Anderson fronted a panel as part of the Digital Directions conference held at the National Film and Sound Archive (NFSA) alongside leaders of the National Library of Australia, National Archives, Australian National University and the NFSA. It would seem like strange bedfellows for the national broadcaster but Anderson linked all of these institutions through trust – he cited a recent survey that put public trust in the ABC at 80 per cent.

Like the archives and libraries, Anderson said they had a a big job in digitising their older content because their audience had changed their expectations with the internet, expecting all content to be available all the time, or else they’ll turn to YouTube. Digitising its content was step one because ‘we’ve got to serve it up to the Australian people in a way that they expect.
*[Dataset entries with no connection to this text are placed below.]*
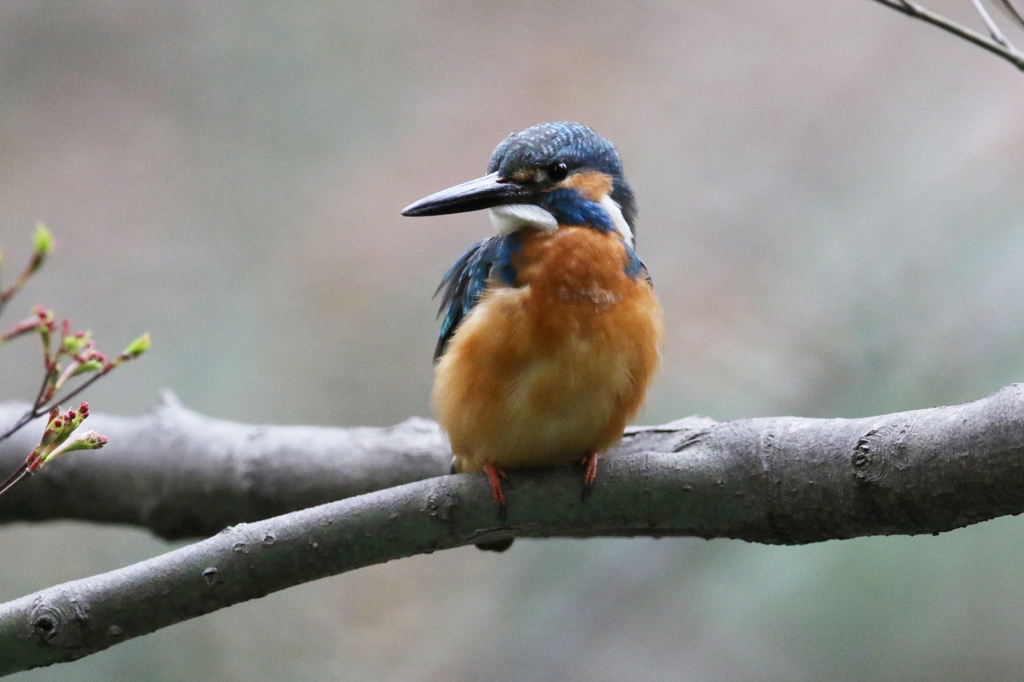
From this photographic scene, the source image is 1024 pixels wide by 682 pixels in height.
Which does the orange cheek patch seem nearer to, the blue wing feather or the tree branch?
the blue wing feather

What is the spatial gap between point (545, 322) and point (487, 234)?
Result: 98.9 inches

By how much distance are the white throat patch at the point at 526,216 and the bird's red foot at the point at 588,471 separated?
0.49 m

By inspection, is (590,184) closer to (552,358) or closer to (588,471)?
(552,358)

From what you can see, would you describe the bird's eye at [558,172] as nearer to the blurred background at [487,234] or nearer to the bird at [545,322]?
the bird at [545,322]

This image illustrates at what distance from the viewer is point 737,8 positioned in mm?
5215

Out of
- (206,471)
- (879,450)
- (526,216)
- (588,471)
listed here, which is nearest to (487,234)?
(206,471)

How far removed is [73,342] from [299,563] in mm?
606

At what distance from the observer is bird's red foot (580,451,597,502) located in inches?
71.1

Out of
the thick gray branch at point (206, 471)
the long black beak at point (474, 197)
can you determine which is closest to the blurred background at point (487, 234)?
the thick gray branch at point (206, 471)

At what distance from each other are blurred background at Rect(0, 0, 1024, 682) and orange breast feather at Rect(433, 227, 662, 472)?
43.7 inches

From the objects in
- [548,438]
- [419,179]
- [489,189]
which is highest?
[419,179]

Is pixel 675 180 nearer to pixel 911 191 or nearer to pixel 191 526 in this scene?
pixel 911 191

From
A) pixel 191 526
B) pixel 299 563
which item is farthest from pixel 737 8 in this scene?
pixel 299 563

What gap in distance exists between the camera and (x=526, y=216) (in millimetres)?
2053
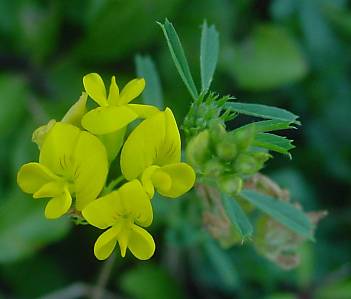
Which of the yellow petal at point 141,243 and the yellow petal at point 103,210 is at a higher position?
the yellow petal at point 103,210

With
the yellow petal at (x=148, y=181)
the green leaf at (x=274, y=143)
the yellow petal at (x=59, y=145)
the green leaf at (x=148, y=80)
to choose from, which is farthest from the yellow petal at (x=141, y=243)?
the green leaf at (x=148, y=80)

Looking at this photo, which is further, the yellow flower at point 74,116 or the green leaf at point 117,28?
the green leaf at point 117,28

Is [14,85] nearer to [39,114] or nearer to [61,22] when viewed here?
[39,114]

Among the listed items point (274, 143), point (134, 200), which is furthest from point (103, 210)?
point (274, 143)

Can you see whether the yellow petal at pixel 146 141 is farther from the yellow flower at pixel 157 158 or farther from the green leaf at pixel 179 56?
the green leaf at pixel 179 56

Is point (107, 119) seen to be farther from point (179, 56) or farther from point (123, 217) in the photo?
point (179, 56)

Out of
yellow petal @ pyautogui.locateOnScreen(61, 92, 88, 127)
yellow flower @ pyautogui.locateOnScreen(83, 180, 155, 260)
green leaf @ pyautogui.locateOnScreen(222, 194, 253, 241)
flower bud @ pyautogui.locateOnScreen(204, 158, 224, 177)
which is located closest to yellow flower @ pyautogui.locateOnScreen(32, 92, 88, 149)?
yellow petal @ pyautogui.locateOnScreen(61, 92, 88, 127)

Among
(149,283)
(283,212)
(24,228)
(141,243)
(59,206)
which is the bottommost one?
(149,283)
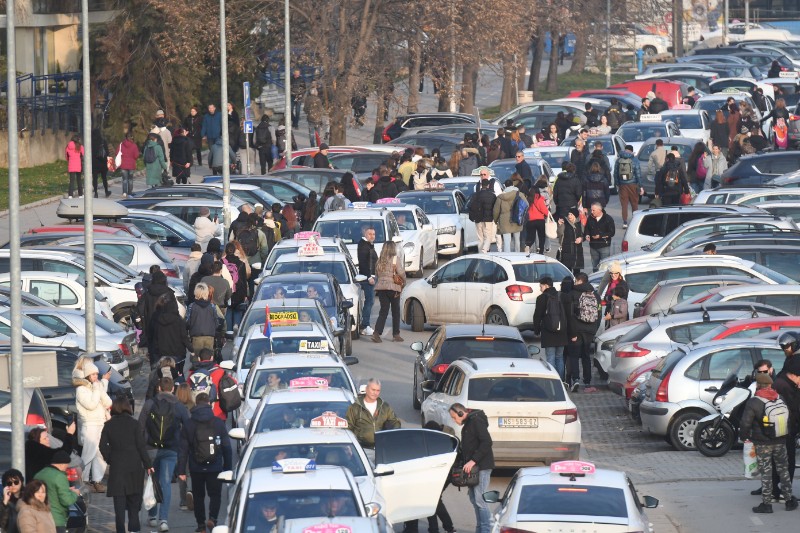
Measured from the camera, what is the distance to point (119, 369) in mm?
22969

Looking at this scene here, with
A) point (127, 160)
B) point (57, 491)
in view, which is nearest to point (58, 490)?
point (57, 491)

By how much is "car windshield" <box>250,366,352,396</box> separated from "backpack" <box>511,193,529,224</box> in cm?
1334

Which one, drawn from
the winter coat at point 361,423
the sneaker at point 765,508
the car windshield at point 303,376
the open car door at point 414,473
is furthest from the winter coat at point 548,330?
the open car door at point 414,473

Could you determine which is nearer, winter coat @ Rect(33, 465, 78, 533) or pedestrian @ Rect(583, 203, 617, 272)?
Result: winter coat @ Rect(33, 465, 78, 533)

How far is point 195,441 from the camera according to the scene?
52.5 ft

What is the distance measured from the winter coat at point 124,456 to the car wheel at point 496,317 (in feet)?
37.5

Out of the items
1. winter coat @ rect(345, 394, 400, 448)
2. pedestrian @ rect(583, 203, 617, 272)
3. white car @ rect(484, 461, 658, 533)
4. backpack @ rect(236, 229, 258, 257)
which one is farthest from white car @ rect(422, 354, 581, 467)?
backpack @ rect(236, 229, 258, 257)

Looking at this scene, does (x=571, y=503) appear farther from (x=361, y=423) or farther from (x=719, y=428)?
(x=719, y=428)

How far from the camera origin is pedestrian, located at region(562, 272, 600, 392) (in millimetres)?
23109

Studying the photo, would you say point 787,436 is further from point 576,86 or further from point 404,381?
point 576,86

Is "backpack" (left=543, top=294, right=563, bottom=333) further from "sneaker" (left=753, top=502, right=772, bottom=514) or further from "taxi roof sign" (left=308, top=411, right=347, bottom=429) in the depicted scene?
"taxi roof sign" (left=308, top=411, right=347, bottom=429)

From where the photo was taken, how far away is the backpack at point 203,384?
18438 millimetres

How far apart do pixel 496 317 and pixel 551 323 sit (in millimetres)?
3818

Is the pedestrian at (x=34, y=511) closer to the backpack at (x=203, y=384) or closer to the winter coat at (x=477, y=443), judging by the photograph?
the winter coat at (x=477, y=443)
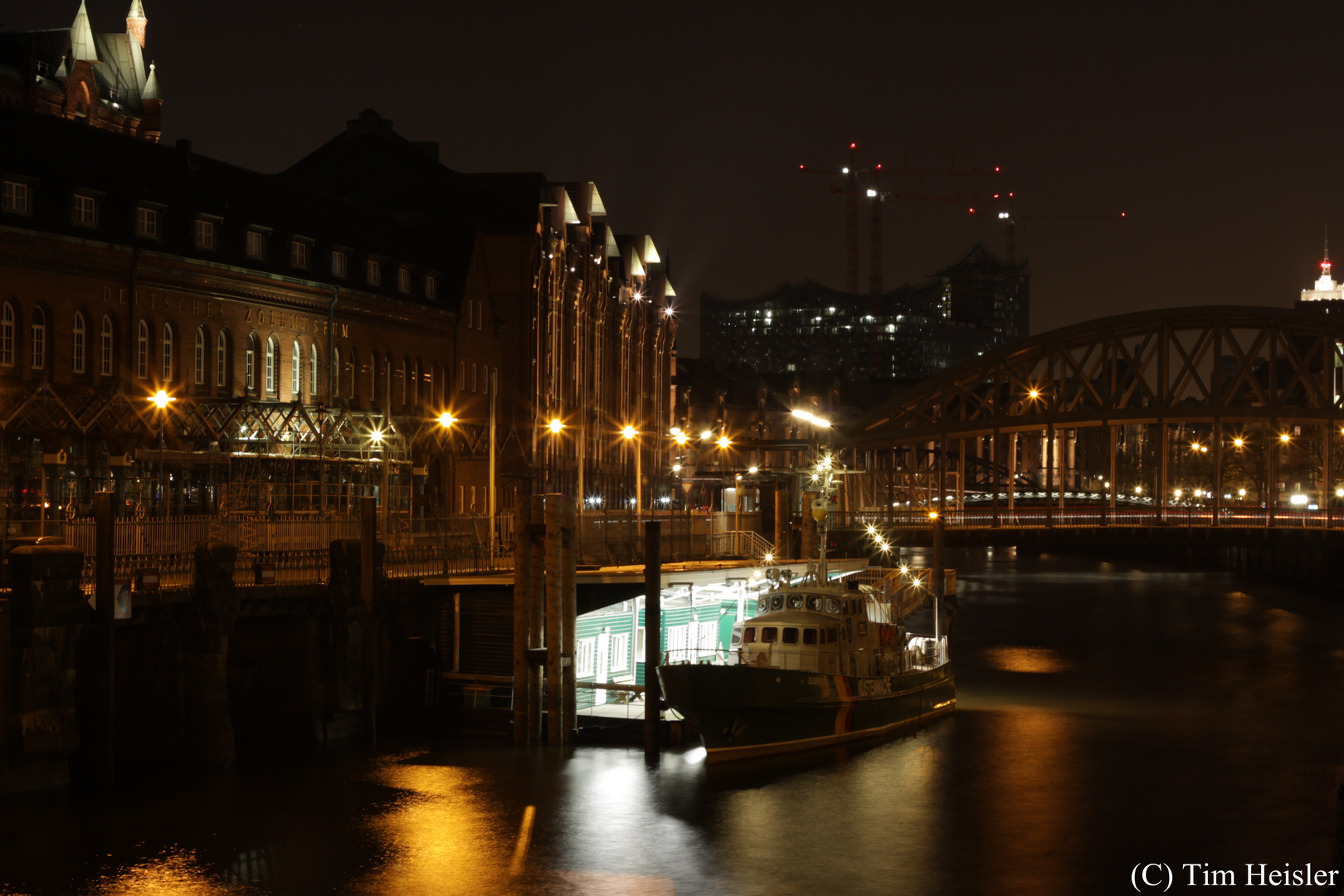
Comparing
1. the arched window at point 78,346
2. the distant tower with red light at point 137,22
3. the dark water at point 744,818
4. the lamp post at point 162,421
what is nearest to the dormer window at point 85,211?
the arched window at point 78,346

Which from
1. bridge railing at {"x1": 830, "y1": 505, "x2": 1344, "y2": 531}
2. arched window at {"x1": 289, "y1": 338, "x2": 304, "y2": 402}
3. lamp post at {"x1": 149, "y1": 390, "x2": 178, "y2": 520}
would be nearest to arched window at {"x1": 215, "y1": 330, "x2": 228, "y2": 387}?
arched window at {"x1": 289, "y1": 338, "x2": 304, "y2": 402}

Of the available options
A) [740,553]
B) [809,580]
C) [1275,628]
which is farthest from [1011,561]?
[809,580]

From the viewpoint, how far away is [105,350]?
2207 inches

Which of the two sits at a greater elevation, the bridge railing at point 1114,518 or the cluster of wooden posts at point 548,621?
the bridge railing at point 1114,518

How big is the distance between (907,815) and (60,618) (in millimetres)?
18552

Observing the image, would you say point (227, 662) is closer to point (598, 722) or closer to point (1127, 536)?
point (598, 722)

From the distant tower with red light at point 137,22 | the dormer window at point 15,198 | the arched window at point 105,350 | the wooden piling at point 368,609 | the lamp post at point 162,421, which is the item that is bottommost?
the wooden piling at point 368,609

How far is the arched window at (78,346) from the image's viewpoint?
54681mm

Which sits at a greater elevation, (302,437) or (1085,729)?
(302,437)

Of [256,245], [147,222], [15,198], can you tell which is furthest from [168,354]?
[15,198]

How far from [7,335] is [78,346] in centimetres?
293

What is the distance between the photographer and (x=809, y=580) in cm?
4597

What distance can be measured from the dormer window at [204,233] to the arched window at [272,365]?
4636mm

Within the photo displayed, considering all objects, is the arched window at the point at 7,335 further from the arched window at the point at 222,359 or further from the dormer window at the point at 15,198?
the arched window at the point at 222,359
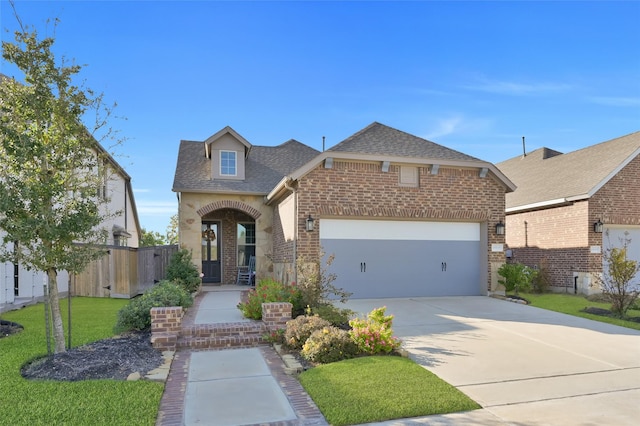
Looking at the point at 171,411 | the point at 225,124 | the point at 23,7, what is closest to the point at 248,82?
the point at 225,124

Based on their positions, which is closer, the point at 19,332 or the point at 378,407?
the point at 378,407

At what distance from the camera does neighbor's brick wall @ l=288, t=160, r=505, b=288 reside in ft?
35.4

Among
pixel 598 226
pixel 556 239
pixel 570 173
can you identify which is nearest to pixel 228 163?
pixel 556 239

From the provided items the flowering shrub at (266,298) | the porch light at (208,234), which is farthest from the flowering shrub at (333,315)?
the porch light at (208,234)

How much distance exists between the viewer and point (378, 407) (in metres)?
3.95

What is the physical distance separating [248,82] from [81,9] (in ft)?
16.2

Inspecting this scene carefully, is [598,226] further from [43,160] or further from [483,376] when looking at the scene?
[43,160]

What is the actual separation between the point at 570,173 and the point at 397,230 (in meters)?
8.56

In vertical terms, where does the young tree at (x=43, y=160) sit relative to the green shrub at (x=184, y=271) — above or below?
above

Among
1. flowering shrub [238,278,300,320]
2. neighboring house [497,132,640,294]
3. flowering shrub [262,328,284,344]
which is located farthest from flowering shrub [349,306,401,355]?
neighboring house [497,132,640,294]

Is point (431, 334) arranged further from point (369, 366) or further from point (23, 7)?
point (23, 7)

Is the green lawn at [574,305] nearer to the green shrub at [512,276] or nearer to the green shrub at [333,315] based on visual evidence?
the green shrub at [512,276]

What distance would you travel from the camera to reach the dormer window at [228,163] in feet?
48.0

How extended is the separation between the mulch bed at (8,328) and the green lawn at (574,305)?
1235 cm
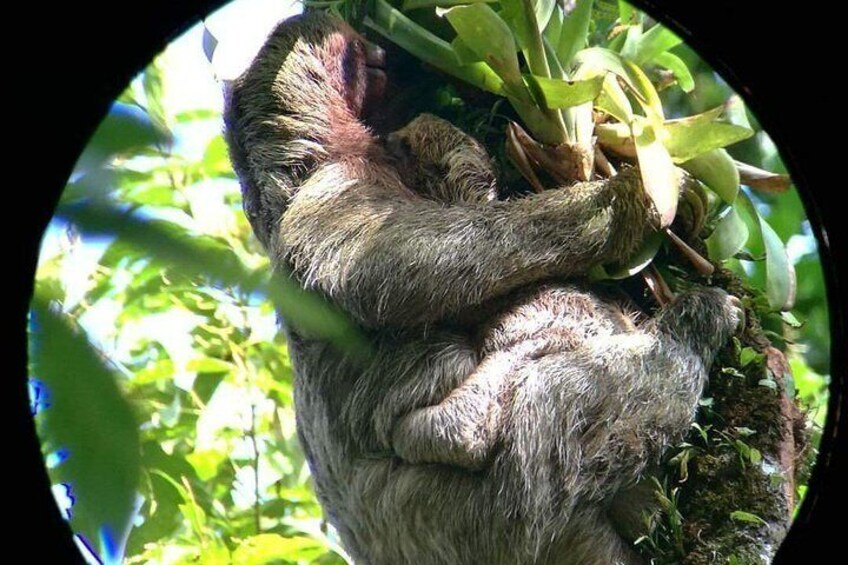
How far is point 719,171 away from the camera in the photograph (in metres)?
4.13

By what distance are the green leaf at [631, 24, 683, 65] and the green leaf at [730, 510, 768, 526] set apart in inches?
89.8

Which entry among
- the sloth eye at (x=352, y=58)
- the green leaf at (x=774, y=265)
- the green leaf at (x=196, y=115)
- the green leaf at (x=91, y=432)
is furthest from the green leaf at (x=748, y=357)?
the green leaf at (x=91, y=432)

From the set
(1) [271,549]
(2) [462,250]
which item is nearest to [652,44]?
(2) [462,250]

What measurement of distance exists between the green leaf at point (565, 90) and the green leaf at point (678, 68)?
80 centimetres

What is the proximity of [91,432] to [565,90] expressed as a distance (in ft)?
10.7

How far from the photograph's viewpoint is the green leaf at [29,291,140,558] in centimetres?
106

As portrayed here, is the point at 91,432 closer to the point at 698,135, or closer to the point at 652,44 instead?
the point at 698,135

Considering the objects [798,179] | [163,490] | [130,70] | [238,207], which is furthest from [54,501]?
[238,207]

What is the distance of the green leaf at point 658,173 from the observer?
12.6 ft

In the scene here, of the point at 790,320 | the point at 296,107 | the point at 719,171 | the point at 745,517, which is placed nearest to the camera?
the point at 745,517

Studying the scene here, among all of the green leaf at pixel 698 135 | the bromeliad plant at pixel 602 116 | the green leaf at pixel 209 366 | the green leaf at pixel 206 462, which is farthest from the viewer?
the green leaf at pixel 206 462

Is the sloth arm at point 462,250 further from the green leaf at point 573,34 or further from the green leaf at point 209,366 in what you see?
the green leaf at point 209,366

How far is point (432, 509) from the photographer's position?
388cm

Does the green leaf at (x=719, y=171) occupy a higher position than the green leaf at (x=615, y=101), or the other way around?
the green leaf at (x=615, y=101)
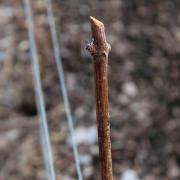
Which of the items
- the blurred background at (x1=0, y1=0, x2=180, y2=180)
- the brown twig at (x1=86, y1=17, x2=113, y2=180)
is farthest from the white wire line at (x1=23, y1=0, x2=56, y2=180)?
the brown twig at (x1=86, y1=17, x2=113, y2=180)

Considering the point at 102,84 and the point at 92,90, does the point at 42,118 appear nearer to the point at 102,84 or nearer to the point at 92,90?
the point at 102,84

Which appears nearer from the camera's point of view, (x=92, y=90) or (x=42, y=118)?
(x=42, y=118)

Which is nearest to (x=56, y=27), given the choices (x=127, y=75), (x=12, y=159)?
(x=127, y=75)

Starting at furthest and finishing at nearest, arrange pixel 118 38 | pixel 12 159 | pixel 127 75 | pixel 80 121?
pixel 118 38
pixel 127 75
pixel 80 121
pixel 12 159

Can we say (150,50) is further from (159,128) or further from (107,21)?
(159,128)

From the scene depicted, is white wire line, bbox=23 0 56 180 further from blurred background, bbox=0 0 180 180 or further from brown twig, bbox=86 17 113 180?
brown twig, bbox=86 17 113 180

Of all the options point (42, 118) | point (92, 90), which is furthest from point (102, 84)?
point (92, 90)
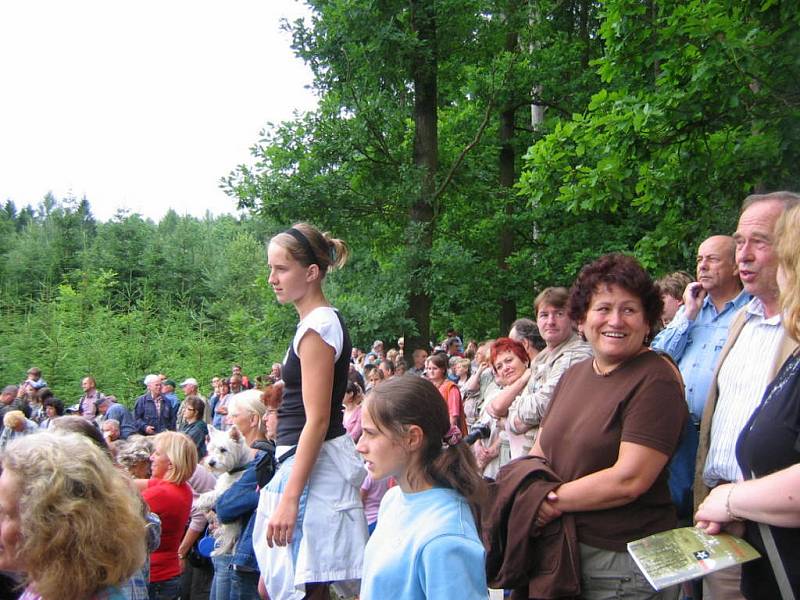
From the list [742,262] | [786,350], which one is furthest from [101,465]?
[742,262]

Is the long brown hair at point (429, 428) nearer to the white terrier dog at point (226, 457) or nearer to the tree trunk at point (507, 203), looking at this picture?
the white terrier dog at point (226, 457)

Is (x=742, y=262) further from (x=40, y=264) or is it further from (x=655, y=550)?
(x=40, y=264)

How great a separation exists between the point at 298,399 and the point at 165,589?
2260 millimetres

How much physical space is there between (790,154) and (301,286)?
5898mm

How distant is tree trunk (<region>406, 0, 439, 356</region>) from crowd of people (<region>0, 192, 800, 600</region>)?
411 inches

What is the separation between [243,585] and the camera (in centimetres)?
397

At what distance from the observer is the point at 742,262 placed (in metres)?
2.82

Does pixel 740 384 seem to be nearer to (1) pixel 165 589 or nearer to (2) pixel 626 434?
(2) pixel 626 434

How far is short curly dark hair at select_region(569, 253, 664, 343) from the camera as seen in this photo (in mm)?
2775

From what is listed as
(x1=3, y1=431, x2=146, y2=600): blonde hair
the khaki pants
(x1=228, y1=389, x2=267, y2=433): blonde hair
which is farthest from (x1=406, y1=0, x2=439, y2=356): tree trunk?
(x1=3, y1=431, x2=146, y2=600): blonde hair

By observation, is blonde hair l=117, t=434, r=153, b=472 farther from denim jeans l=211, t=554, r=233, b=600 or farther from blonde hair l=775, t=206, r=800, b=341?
blonde hair l=775, t=206, r=800, b=341

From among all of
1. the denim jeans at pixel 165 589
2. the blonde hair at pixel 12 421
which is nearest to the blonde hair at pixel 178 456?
the denim jeans at pixel 165 589

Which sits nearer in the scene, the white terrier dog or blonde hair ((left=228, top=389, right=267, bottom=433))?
the white terrier dog

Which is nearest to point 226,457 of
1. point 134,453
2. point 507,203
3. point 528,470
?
point 134,453
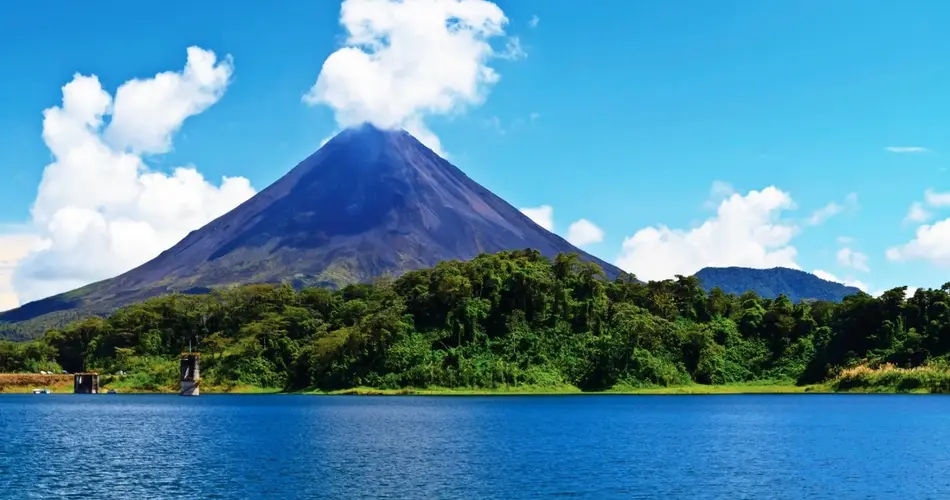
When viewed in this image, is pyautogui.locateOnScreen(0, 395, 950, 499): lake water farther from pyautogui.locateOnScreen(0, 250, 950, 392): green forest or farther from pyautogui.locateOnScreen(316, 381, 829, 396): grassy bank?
pyautogui.locateOnScreen(0, 250, 950, 392): green forest

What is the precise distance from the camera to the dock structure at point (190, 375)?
120 meters

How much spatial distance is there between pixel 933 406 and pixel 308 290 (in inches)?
3623

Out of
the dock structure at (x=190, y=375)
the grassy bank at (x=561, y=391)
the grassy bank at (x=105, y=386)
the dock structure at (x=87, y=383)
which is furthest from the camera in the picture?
the dock structure at (x=87, y=383)

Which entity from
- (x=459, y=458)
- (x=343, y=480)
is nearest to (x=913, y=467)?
Answer: (x=459, y=458)

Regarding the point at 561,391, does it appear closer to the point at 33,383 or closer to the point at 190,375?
the point at 190,375

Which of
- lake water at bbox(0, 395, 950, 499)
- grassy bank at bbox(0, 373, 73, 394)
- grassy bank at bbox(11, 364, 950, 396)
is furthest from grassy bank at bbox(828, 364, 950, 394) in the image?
grassy bank at bbox(0, 373, 73, 394)

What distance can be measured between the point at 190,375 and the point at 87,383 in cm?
A: 2238

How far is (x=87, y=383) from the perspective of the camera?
433ft

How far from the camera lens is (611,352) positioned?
112312 mm

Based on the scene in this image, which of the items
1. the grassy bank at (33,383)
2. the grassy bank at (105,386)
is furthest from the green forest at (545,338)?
the grassy bank at (33,383)

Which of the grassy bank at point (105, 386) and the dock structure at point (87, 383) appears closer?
the grassy bank at point (105, 386)

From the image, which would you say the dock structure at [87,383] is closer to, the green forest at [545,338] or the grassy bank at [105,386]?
the grassy bank at [105,386]

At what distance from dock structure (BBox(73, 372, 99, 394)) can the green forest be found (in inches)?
177

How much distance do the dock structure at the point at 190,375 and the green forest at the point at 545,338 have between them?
6077mm
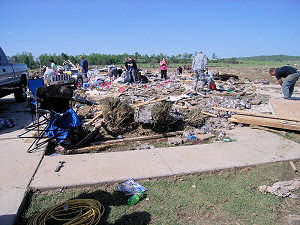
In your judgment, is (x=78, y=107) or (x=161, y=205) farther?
(x=78, y=107)

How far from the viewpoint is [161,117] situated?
18.7ft

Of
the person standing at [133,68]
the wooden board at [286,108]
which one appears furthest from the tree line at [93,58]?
the wooden board at [286,108]

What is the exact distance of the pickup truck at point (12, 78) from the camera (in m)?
7.92

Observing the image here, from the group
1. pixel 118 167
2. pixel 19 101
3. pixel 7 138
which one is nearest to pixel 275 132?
pixel 118 167

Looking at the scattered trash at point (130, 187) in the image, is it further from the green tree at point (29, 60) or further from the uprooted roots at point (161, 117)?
the green tree at point (29, 60)

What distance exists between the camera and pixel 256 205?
3.14 meters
So right now we’re working on hyper-personalisation and increased search.’  This move would be sped up by the recent move to a new Content Management System, retiring the custom-made Wallace system that has served the public broadcaster for decades.

Tumbling TV ratings

The big change has come from people switching off their traditional televisions and finding other screens on their phones and laptops. Anderson said ‘When it comes to reach, broadcast television is falling by 3 per cent across the board. And those are some scary numbers.’

Anderson said the ABC should also be measured by its impact. As well as the rating they also look at qualitative measures such as the impact of a program like The War on Waste, and ‘if we’ve brought about a conversation in the community and generated change.’

Read: Who is running the ABC now?

But Anderson confessed that TV as we know it is falling off. ‘Our broadcast television is losing reach at 2 per cent, so we’re 1 per cent behind the trend – and we do claim victory on that,’ he joked.

Where the ABC is holding on is in podcasts and digital. ‘While Digital is not up, we’re not replacing that [TV] reach with digital. Radio is holding strong, audio on demand is going up so we do look at all of those things in the sea of content.’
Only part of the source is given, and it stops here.